++++ Page text ++++

Is it Time to Stop Supporting My Alma Mater?

884582_brick_building I'm angry with my college alma mater. Just when I was beginning to feel that the regional university was gaining national recognition, the president . The president of less than four years was the university's first female. It appears there were differences with the chancellor and the board of regents.

When I attended college in the seventies, the University of North Texas was a college of approximately 17,000 students. It was the perfect place for me. It was 45 minutes from home. Far enough away to live in a residence hall, but close enough to go home on the weekends.

In the state of Texas, UNT has never been in the same league with the well-known University of Texas or Texas A&M. A lot of it had to do with athletics, and some of it to research dollars. I was always miffed that local Dallas-Fort Worth metroplex vendors, selling college memorabilia, seldom sold items from UNT even though it was just down the road.

But in 2006, when the university appointed Dr. Gretchen Batialle, everything changed. Every quarter when I read the alumni magazine, I commented to my spouse how impressive the current president was. A mover and a shaker. Enrollment soared to over 35,000 students attracting more transfer students than any other college in Texas. Green buildings were constructed, new degree programs developed, scholarship funding increased, and amazing interdisciplinary programs were being created.

But of equal importance was the increased sense of pride during President Batialle's tenure. The university's image and reputation soared. For the first time since graduation, I began seeing UNT bumper stickers on cars. My degrees gained in worth. I personally experienced an increased sense of pride.

++++ Data listing ++++

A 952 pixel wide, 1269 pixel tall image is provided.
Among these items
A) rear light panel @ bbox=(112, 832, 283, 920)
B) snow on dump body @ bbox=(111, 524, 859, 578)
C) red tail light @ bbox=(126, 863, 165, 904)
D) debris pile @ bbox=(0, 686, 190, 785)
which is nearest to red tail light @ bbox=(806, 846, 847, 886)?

++++

**Problem to solve**
From the piece on the alma mater above, reproduce word for word the stretch from "But of equal" through "sense of pride.".

**The solution**
But of equal importance was the increased sense of pride during President Batialle's tenure. The university's image and reputation soared. For the first time since graduation, I began seeing UNT bumper stickers on cars. My degrees gained in worth. I personally experienced an increased sense of pride.